◆ **Consigne**: Pouvez-vous poursuivre le texte sur l'opposition entre science et foi après sa dernière phrase ?

◆ **Extrait présenté**:

L'opposition entre science et foi
Devant la perte de crédibilité de leurs visions du monde, les
religions invoquent un nouveau dogme, la concordance
entre foi et science. Les arguments avancent que "science
et religion traitent de deux thèmes distincts et leurs champs
d'application ne doivent pas être confondus" ou encore que "la science
peut aider à une meilleure compréhension de Dieu".
Première constatation: ces deux "raisonnements" s'excluent
mutuellement, la tâche n'est donc pas aisée
pour les tenants d'une entente cordiale.
Afin de ne pas laisser ces opinions prétendre à la
représentativité de l'avis de la communauté scientifique
en général, il convient d'exprimer que science et religion
sont des modes de pensée en contradiction absolue, le premier
consistant en une étude critique de la nature alors que le second
est de nature dogmatique.
Historiquement, l'Eglise catholique admit pourtant implicitement cette
incompatibilité lors de l'abjuration forcée de
Galilée.
Le savant italien (1564-1642), continuateur des travaux de Copernic
(1473-1543), soutenait, d'une part, la théorie de
l'héliocentrisme,
et, d'autre part, cassait le dogme de l'immutabilité des cieux
par la découverte de quatre satellites autour de la planète
Jupiter. L'Eglise, dont l'anthropocentrisme s'accommodait très bien
du système ptoléméen d'organisation de l'univers,
condamna immédiatement les conclusions de Galilée en 1632.

◆ **Matériel fourni**:
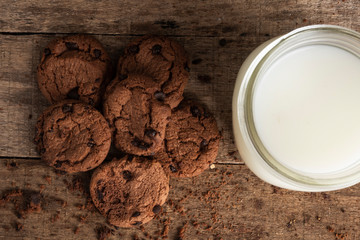 A top view of some cookies and a glass of milk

◆ **Réponse à l'exercice**:
Après un reniement forcé, Galilée termina sa vie
assigné à résidence. Un précédent avait eu
lieu une trentaine d'années auparavant avec la condamnation au
bûcher de Giordano Bruno pour ses vues
similaires en matière
d'héliocentrisme. Si Bruno ne peut être considéré
comme un scientifique mais comme un mystique, c'est sa liberté
d'esprit qui
attira les foudres de l'Eglise. Cependant, la réhabilitation de
Galilée par le pape en 1992 ne doit pas faire illusion, il y est
parlé d'«incompréhension réciproque»
alors que le clergé est seul responsable.
Buffon (1707-1788) s'attira quant à lui les autodafés de
l'Eglise suite à son calcul de
l'âge de la Terre qui prévoyait une valeur beaucoup plus
élevée (75000 ans) que les 6000 ans bibliques.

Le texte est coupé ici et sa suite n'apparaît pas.